According to John Adams, the matter of writing the Declaration of Independence was given to Thomas Jefferson for some interesting reasons and one reason that I found sort of humorous.

Adams told Jefferson that he should be the one to write this important document and, at first, Jefferson told him “I won’t, unless you can give me a reason.”

John Adams gave him three reasons. The first was because Jefferson was a Virginian and Adams felt that a Virginian should be at the head of this task. The second and third reasons were more interesting.

Adams told Jefferson that he needed to write it because, “I am obnoxious and unpopular.” That’s the humorous reason and the third reason was practical. “You can write ten times better than I can.”

The Virginian replied, “I will do as well as I can.” I would say Thomas Jefferson did a magnificent job!

Another patriot that has always held a special place in my heart was Patrick Henry. When speaking of liberty, the part of one of his speeches that most of us had to memorize in school still resonates.

“Is life so dear, or peace so sweet, as to be purchased at the price of chains and slavery? Forbid it, Almighty God! I know not what course others may take; but as for me, give me liberty or give me death!”

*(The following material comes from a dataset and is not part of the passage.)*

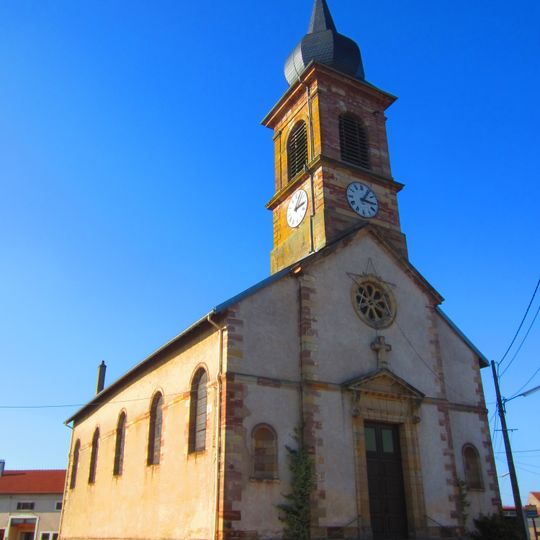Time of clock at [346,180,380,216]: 3:05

These days that precede our Independence Day celebration are about the only time we hear these patriotic quotes. I think one of the reasons I appreciate all of these people and their words is that we all had to memorize them. Do our current-day students have to learn such American historical quotes as we used to?

That portion of the Declaration of Independence, the Preamble to the United States Constitution, the Patrick Henry speech, all of those were important enough back then to memorize. The work of our founders, their words and ideas, are the foundation of the freedom we celebrate tomorrow. It’s the solid rock upon which our nation was built.

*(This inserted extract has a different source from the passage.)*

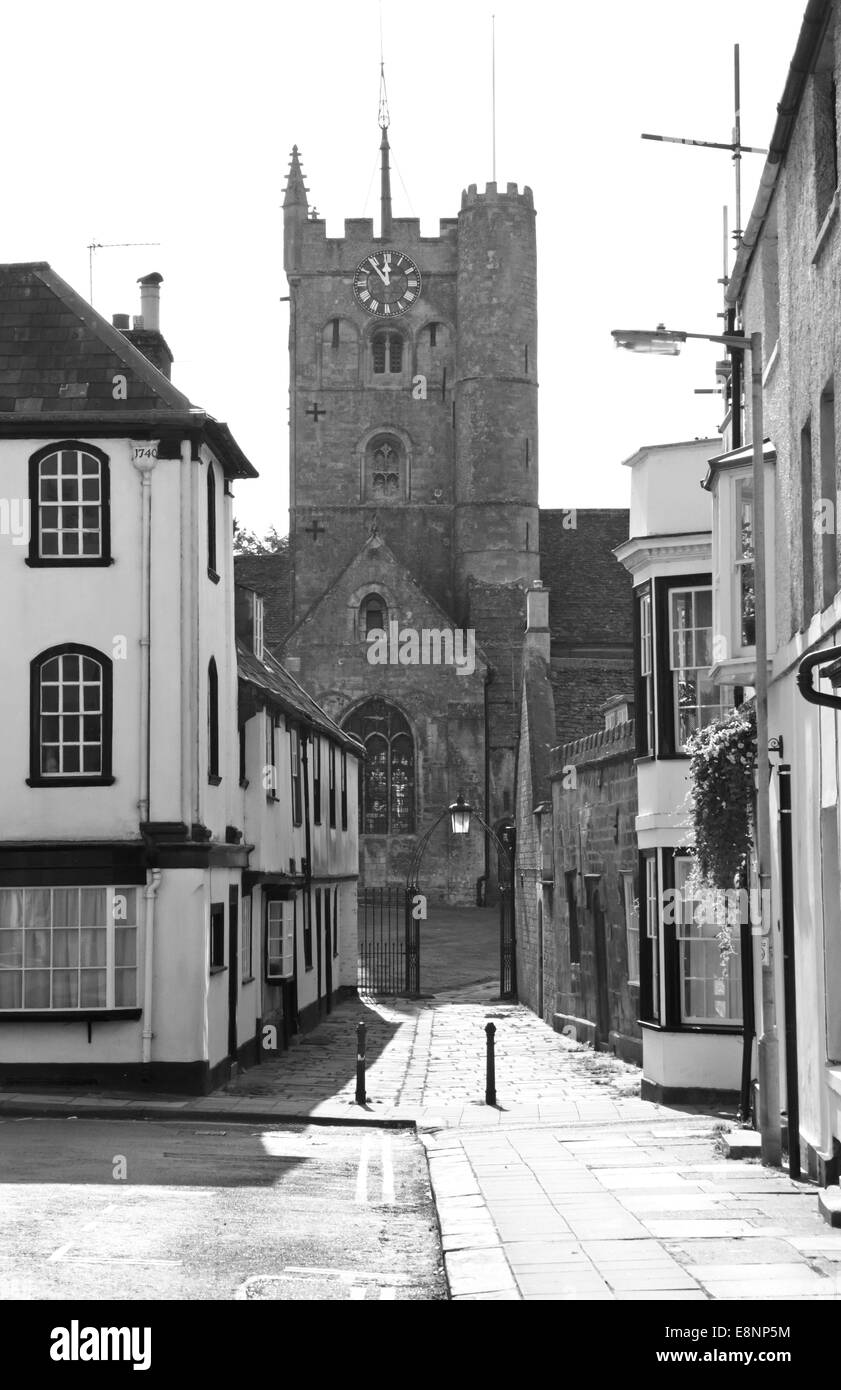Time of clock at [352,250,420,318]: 11:53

It’s my fault that I don’t know how much of those words and ideas are being taught these days. If it was important enough then, why wouldn’t it be just as important today?

There is an old saying that you don’t miss something until it is gone. The freedom that we enjoy is not to be taken for granted and the words that form its foundation are not to be forgotten either. The words have withstood the test of time. Our nation will stand the test of time only if we remember those words and what they mean.